MELBOURNE, Australia (AP) — After more than a decade of losses to Serena Williams, Maria Sharapova is getting good at being gracious in defeat.
The Australian Open final Saturday demonstrated just how far the gap is between No. 1 and No. 2 following Sharapova’s 16th loss in a row to Williams — 6-3, 7-6 (5) at Rod Laver Arena.
Five-time Grand Slam winner Sharapova said Williams’ serves were so fast, it was hard to even make contact with the ball. Hence the American’s 18 aces — one of them at 203 kph (126 mph).
“I’ve got to congratulate Serena on creating history, on playing some of her best tennis,” Sharapova said at the trophy ceremony, where she held back tears before stepping up to the microphone.
“I haven’t beaten her in a really long time. But I love every time I step on court against her, because she’s been the best. And as a tennis player you want to play against the best.”
It was Williams’ 19th Grand Slam title, moving her ahead of Chris Evert and Martina Navratilova and three behind Steffi Graf’s Open-era leading total of 22.

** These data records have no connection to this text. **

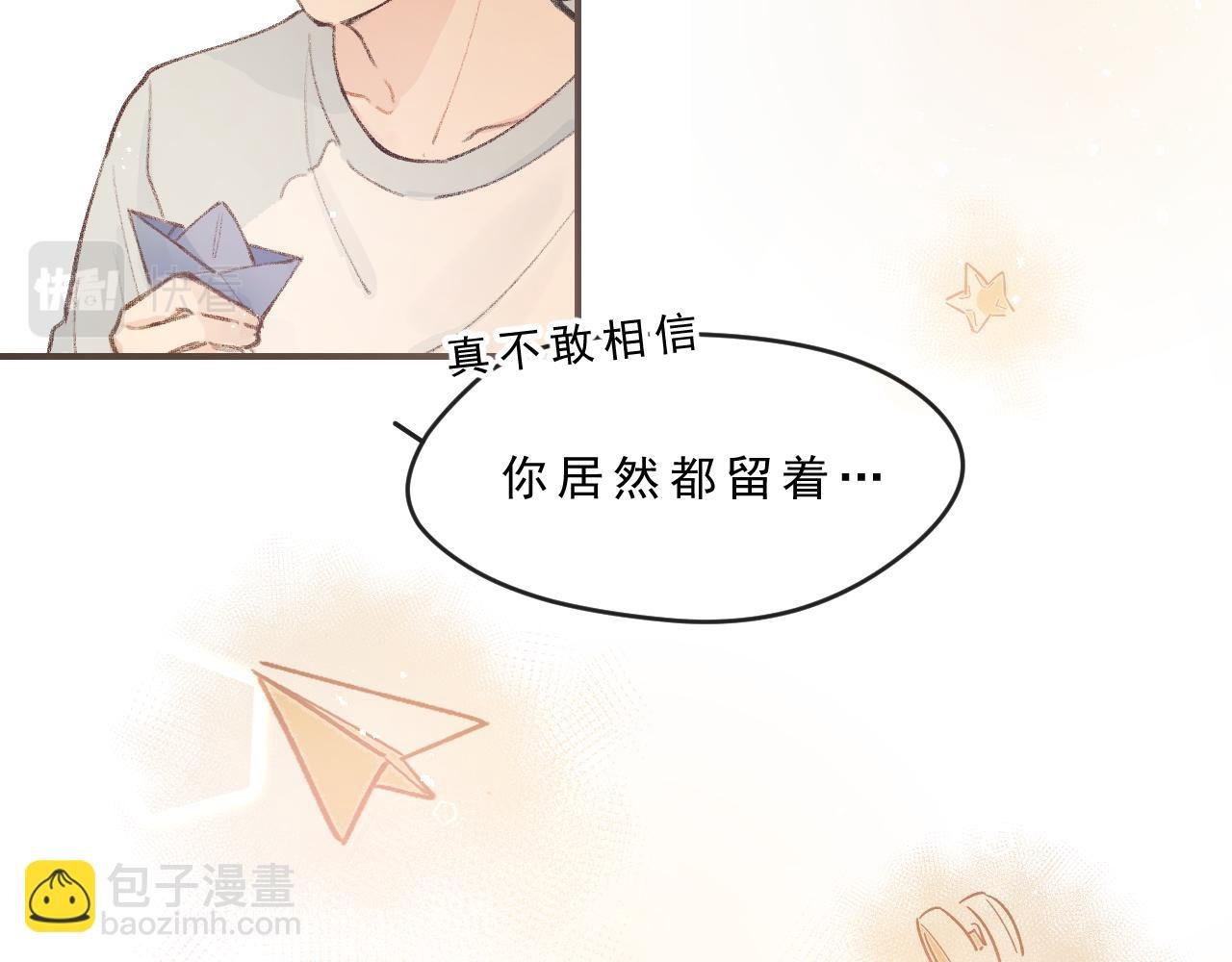 第3话 欢迎回来！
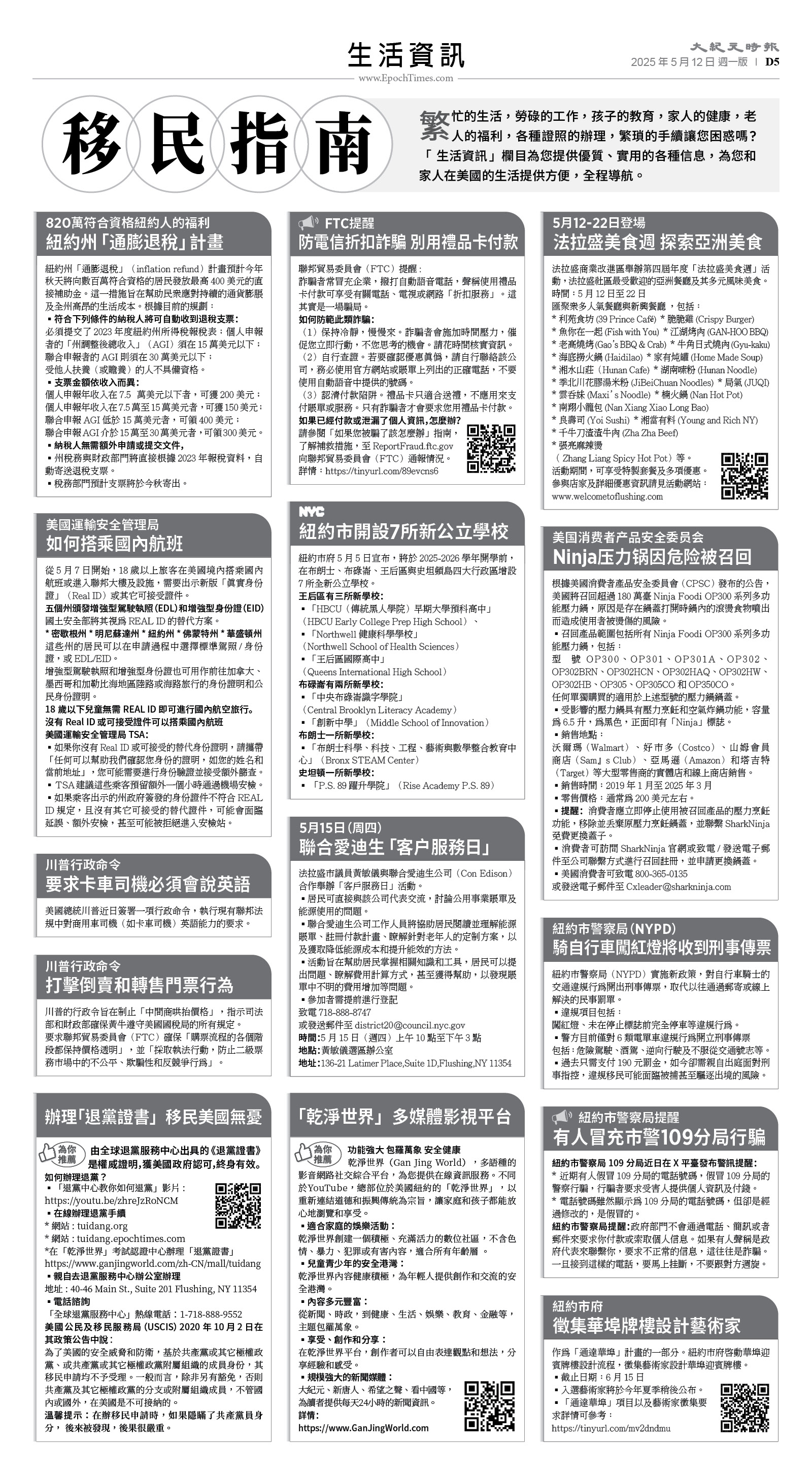 usEast_1551A_D05_BW.jpg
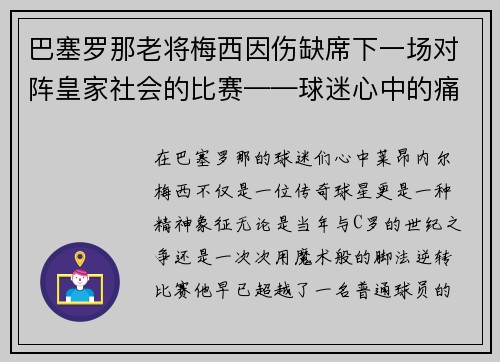 巴塞罗那老将梅西因伤缺席下一场对阵皇家社会的比赛——球迷心中的痛与期待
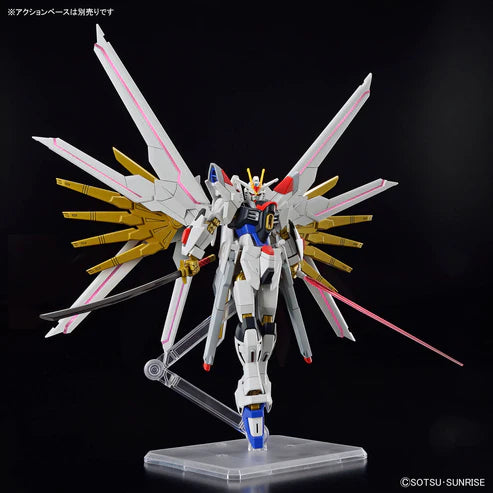 MK66384 - GUNDAM - HIGH GRADE - MIGHTY STRIKE FREEDOM GUNDAM - MODEL KIT 1/144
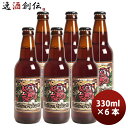 静岡県 ベアード・ブルーイング レッドローズ アンバーエール 瓶 330ml お試し 6本 クラフトビール クール便 既発売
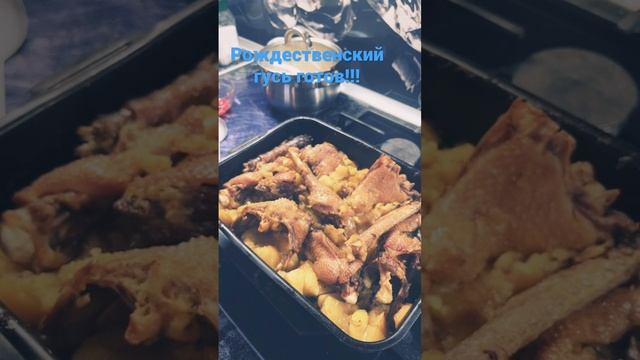 Рождественский гусь!! Получился очень нежным и вкусным. Готовьте люди всегда по своему рецепту!!! смотреть онлайн
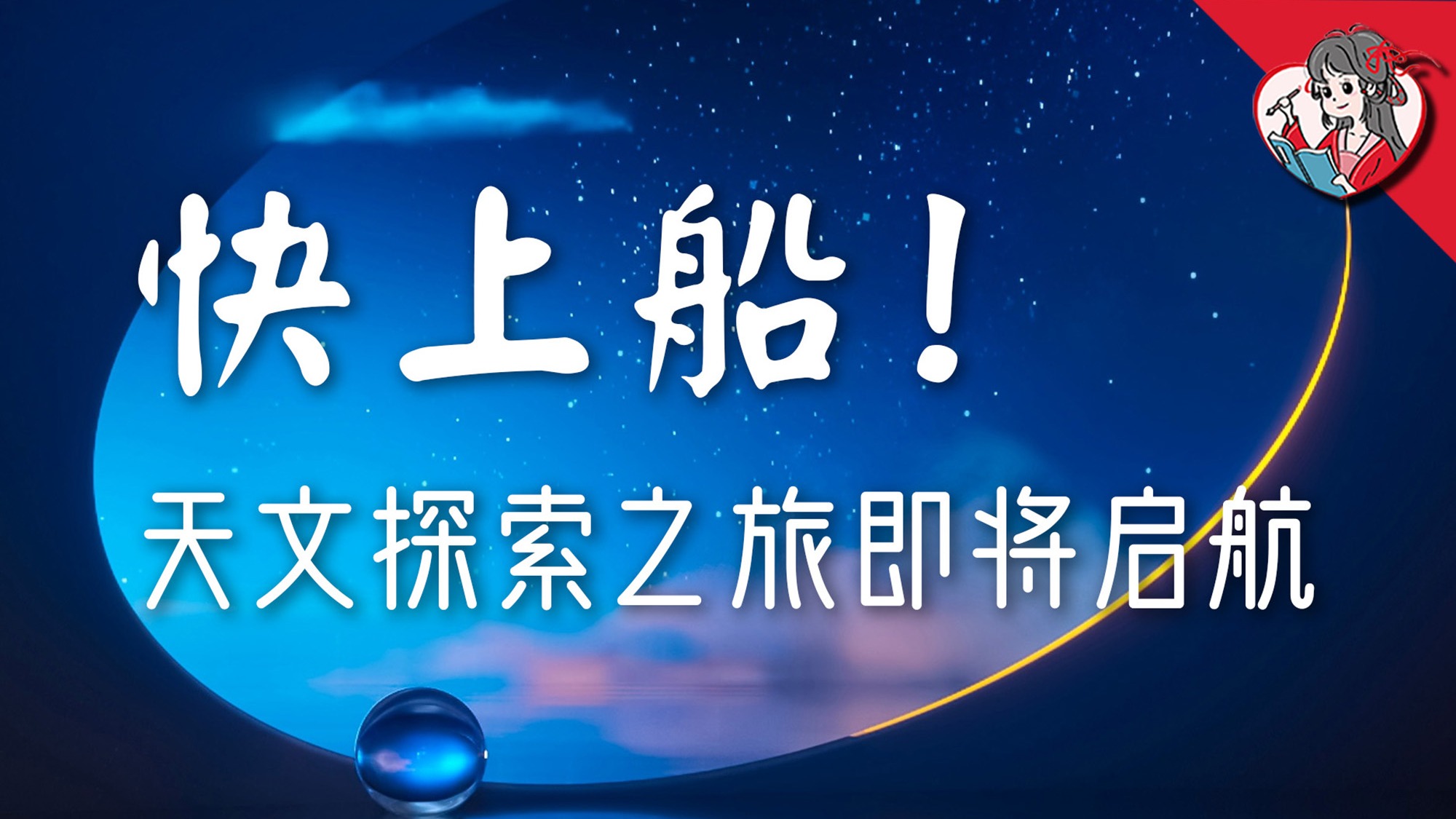 【中国天文史】_【中国天文史】_不学亏大了！破解月相密码！你也能成为月相大师！上弦月下弦月怎么分？认识月亮_高清完整版视频在线观看_腾讯视频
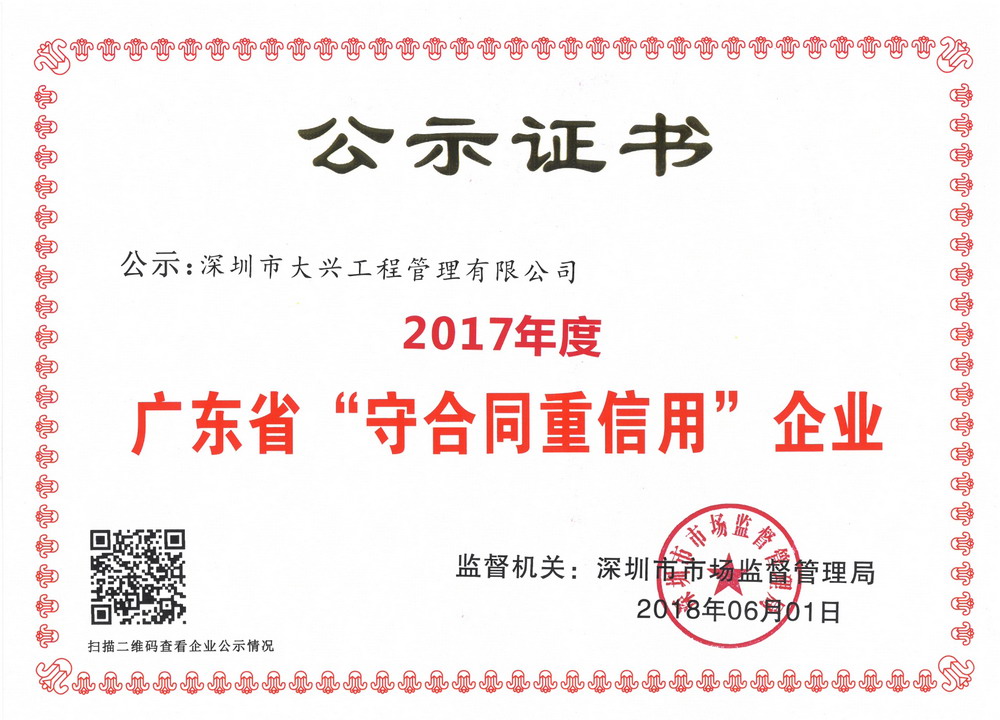 2017年广东省守合同重信用企业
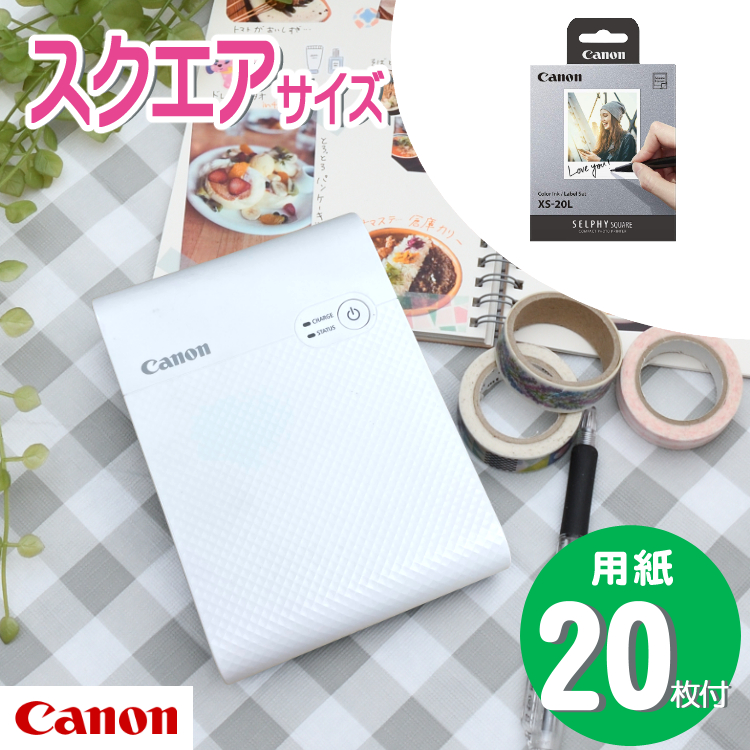 SELPHY SQUARE QX10(WH) ホワイト 本体-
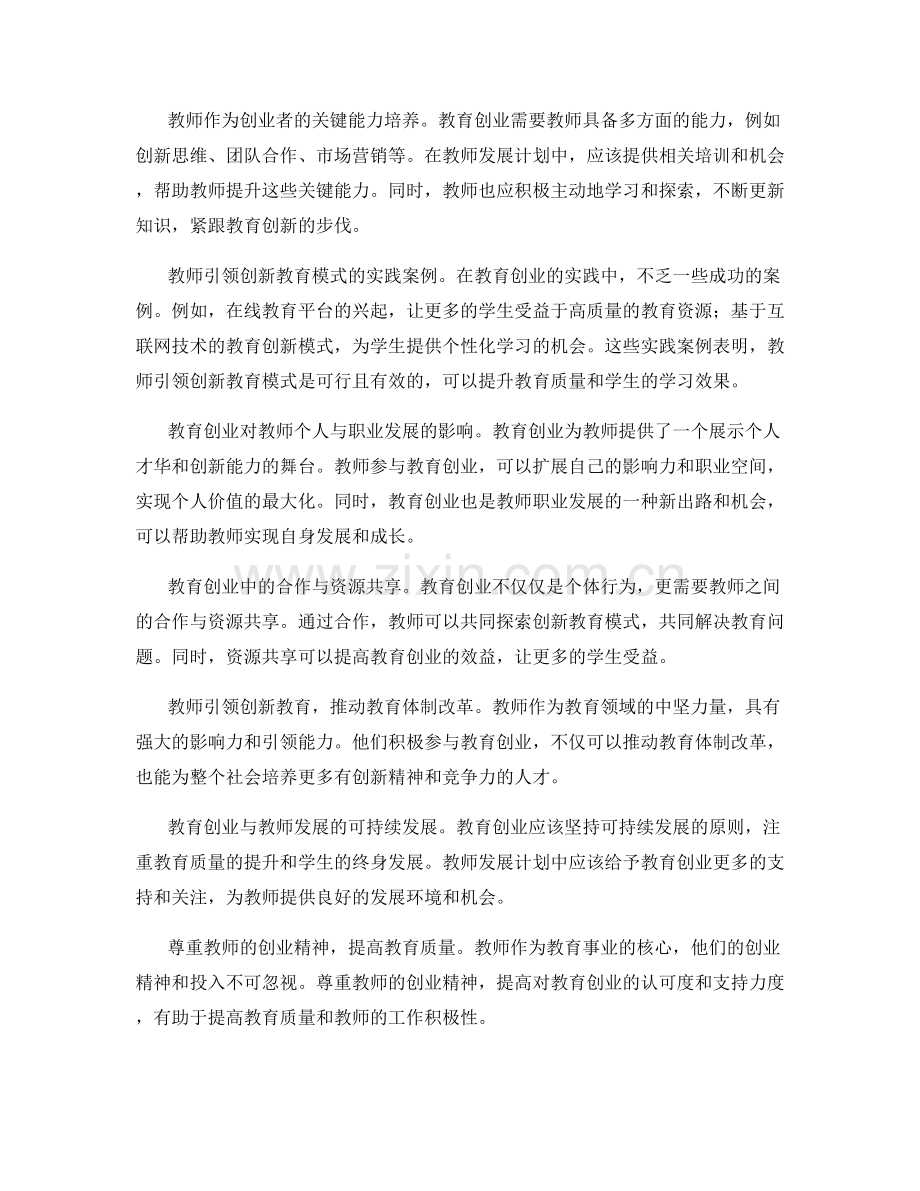 教师发展计划中的教育创业与教师引领.docx_第2页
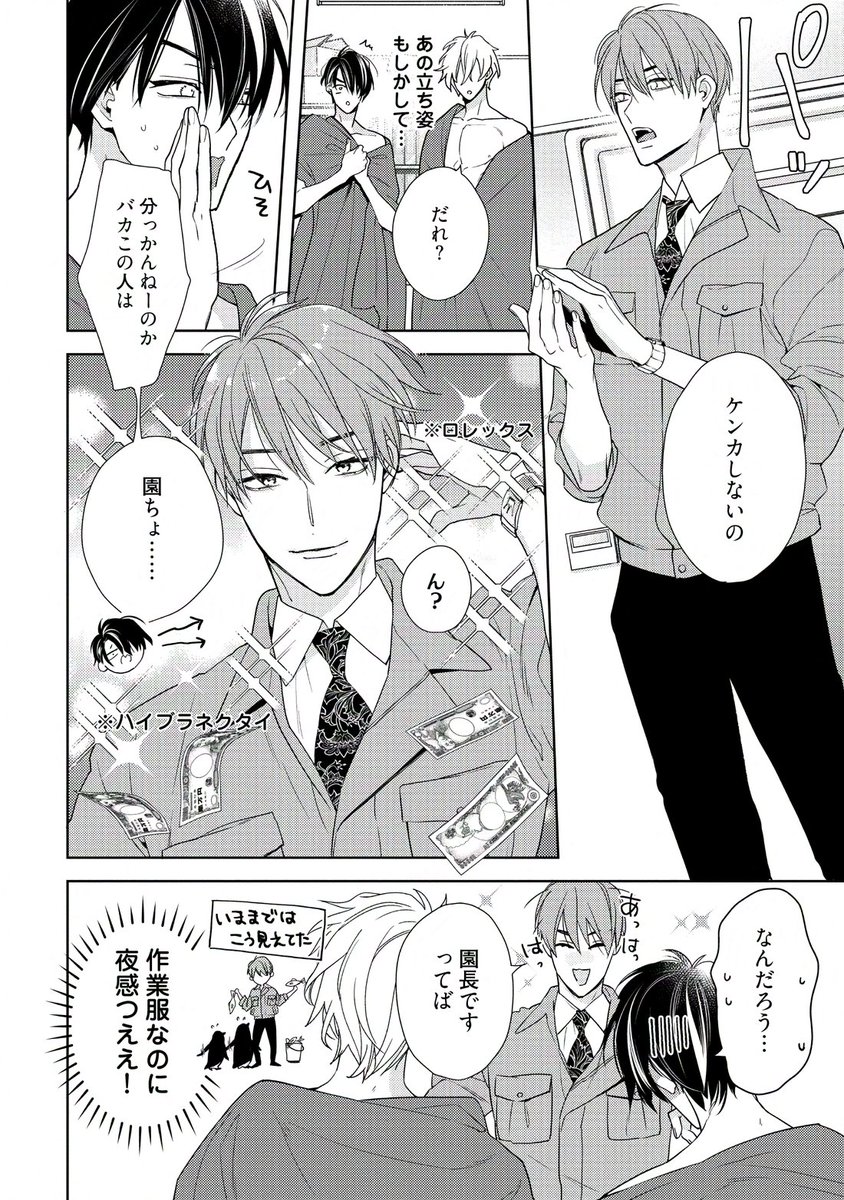 (5/13) 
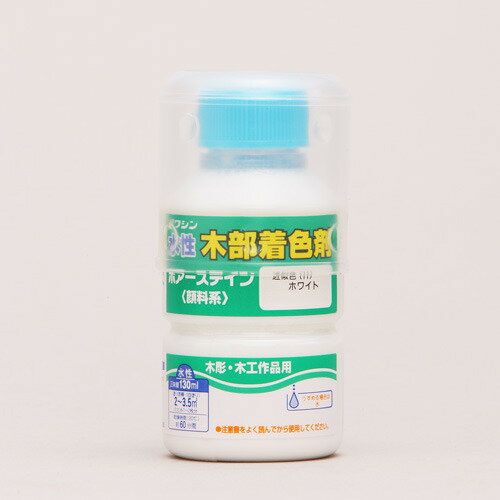 ¿ݥƥ130mlۥ磻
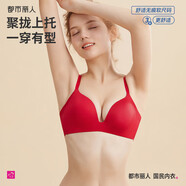 都市麗人本命年紅色內(nèi)衣女文胸無鋼圈光面無痕薄款聚攏胸罩2B25C4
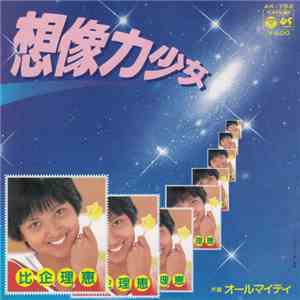 比企理恵 - 想像力少女 / オールマイティ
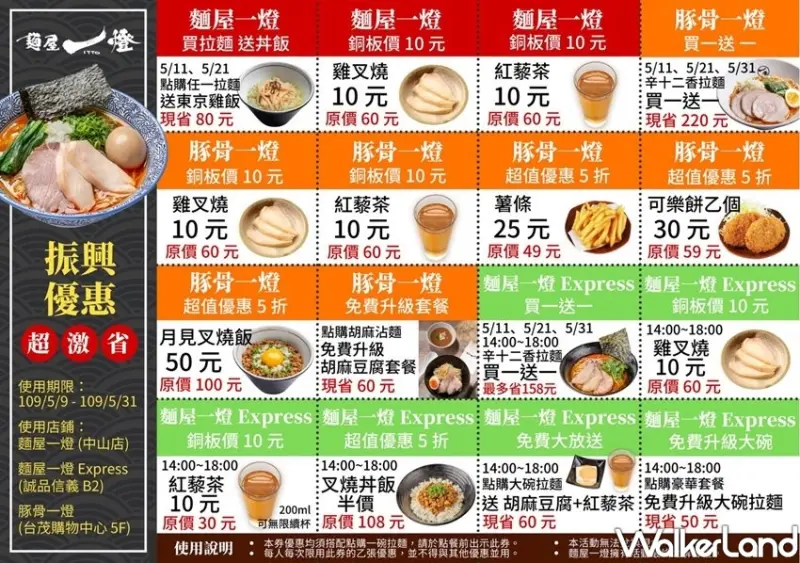 麵屋一燈振興優惠券、拉麵買一送一/ WalkerLand窩客島整理提供 未經許可不可轉載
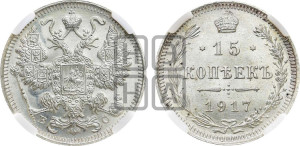 15 копеек 1917 года ВС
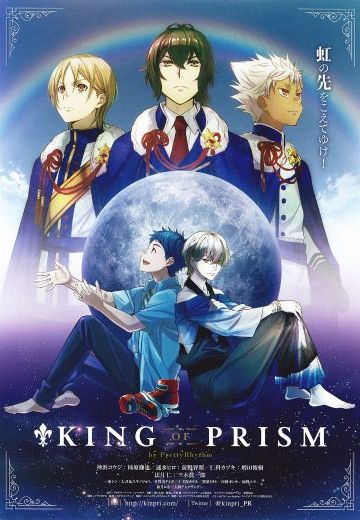 KING OF PRISM by PrettyRhythm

Sharapova has now lost every match against Williams since the WTA finals in 2004 — she’s won only two of 19 matches.
“I’ve had some of the best memories of my career on this court and also some of the toughest losses, but that’s the life of a tennis player,” said Sharapova, who won the Australian Open in 2008 but has lost two finals and three semifinals — including one of each to Williams.
Sharapova was gracious to Williams both at the trophy ceremony and in her post-match news conference. She didn’t dwell on how much the loss hurt or how badly she wanted to end the losing streak but focused on how much she loves competition and competing against the best.
“If I’m getting to the stage of competing against someone like Serena, I’m doing something well,” Sharapova said. “I’m happy to be in that position. I love the competition. I love playing against the best, and at the moment she is.”
Williams has been the best for quite some time. Her latest stint at No. 1 has lasted for 101 consecutive weeks.
Unlike the men’s side, where four players have dominated for a decade — Roger Federer, Novak Djokovic, Rafael Nadal and Andy Murray — the women’s side has one recurring champion and others occasionally making inroads.
“It’s frustrating to be the one going home with the small trophy. But I do love the battle. I love high-quality tennis. I love being part of it. It’s a lot better than watching it on TV,” said Sharapova. “I’m proud to be part of an era where she’s in.”